WHAT NEEDS TO BE DONE: Every entry must be reproduced word for word.

STORED DATA START

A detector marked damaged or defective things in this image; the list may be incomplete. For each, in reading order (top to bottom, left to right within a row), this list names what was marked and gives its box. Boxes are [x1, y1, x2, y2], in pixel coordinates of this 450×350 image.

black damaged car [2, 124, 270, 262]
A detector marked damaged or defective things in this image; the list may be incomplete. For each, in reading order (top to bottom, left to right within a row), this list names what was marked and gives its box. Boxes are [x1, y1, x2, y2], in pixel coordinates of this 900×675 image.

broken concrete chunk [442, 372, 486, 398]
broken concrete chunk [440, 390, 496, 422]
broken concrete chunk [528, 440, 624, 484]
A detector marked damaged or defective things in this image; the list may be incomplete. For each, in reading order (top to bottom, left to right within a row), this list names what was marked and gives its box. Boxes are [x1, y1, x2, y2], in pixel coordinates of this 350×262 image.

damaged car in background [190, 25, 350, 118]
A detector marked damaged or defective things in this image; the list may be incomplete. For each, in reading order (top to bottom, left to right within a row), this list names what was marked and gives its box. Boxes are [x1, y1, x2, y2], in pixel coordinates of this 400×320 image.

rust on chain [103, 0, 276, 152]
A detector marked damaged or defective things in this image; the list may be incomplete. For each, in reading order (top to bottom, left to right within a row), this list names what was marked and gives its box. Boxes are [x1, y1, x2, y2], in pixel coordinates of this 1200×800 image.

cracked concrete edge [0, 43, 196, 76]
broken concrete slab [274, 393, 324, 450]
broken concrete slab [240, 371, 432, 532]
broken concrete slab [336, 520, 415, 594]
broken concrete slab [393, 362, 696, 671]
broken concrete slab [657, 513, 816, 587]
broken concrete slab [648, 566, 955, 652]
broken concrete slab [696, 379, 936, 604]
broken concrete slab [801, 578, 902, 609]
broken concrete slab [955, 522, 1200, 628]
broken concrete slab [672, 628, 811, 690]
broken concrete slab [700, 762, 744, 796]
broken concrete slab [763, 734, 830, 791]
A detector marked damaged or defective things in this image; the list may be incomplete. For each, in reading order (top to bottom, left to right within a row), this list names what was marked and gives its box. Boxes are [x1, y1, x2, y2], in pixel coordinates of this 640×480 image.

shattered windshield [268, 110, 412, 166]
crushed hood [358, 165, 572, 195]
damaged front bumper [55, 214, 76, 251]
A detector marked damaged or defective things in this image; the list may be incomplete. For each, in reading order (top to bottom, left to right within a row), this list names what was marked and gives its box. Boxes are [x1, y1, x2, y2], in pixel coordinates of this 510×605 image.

STORED DATA END

ANSWER SECTION:
A detector marked damaged or defective things in this image; the list may be incomplete. For each, in reading order (top to bottom, left to right within a row), this list names what was marked and gives its box. Boxes are [x1, y1, x2, y2], in pixel coordinates of this 450×350 image.

black damaged car [2, 124, 270, 262]
A detector marked damaged or defective things in this image; the list may be incomplete. For each, in reading order (top to bottom, left to right within a row), this list names what was marked and gives its box. Boxes are [x1, y1, x2, y2], in pixel coordinates of this 900×675 image.

broken concrete chunk [442, 372, 486, 398]
broken concrete chunk [440, 390, 496, 422]
broken concrete chunk [528, 440, 624, 484]
A detector marked damaged or defective things in this image; the list may be incomplete. For each, in reading order (top to bottom, left to right within a row), this list names what was marked and gives its box. Boxes are [x1, y1, x2, y2], in pixel coordinates of this 350×262 image.

damaged car in background [190, 25, 350, 118]
A detector marked damaged or defective things in this image; the list may be incomplete. For each, in reading order (top to bottom, left to right within a row), this list names what was marked and gives its box. Boxes are [x1, y1, x2, y2], in pixel coordinates of this 400×320 image.

rust on chain [103, 0, 276, 152]
A detector marked damaged or defective things in this image; the list may be incomplete. For each, in reading order (top to bottom, left to right within a row), this list names what was marked and gives its box. Boxes are [x1, y1, x2, y2], in pixel coordinates of this 1200×800 image.

cracked concrete edge [0, 43, 196, 76]
broken concrete slab [274, 393, 324, 450]
broken concrete slab [240, 371, 432, 532]
broken concrete slab [336, 520, 415, 594]
broken concrete slab [393, 362, 696, 671]
broken concrete slab [657, 513, 816, 587]
broken concrete slab [648, 566, 955, 652]
broken concrete slab [696, 379, 936, 604]
broken concrete slab [801, 578, 902, 609]
broken concrete slab [955, 522, 1200, 628]
broken concrete slab [672, 628, 811, 690]
broken concrete slab [700, 762, 744, 796]
broken concrete slab [763, 734, 830, 791]
A detector marked damaged or defective things in this image; the list may be incomplete. For each, in reading order (top to bottom, left to right within a row), this list names what was marked and gives its box. Boxes are [x1, y1, x2, y2], in pixel coordinates of this 640×480 image.

shattered windshield [268, 110, 412, 166]
crushed hood [358, 165, 572, 195]
damaged front bumper [55, 214, 76, 251]
A detector marked damaged or defective things in this image; the list may be incomplete. For each, in reading order (top to bottom, left to right within a row), this list names what was marked and gives its box. Boxes are [x1, y1, x2, y2], in pixel coordinates of this 510×605 image.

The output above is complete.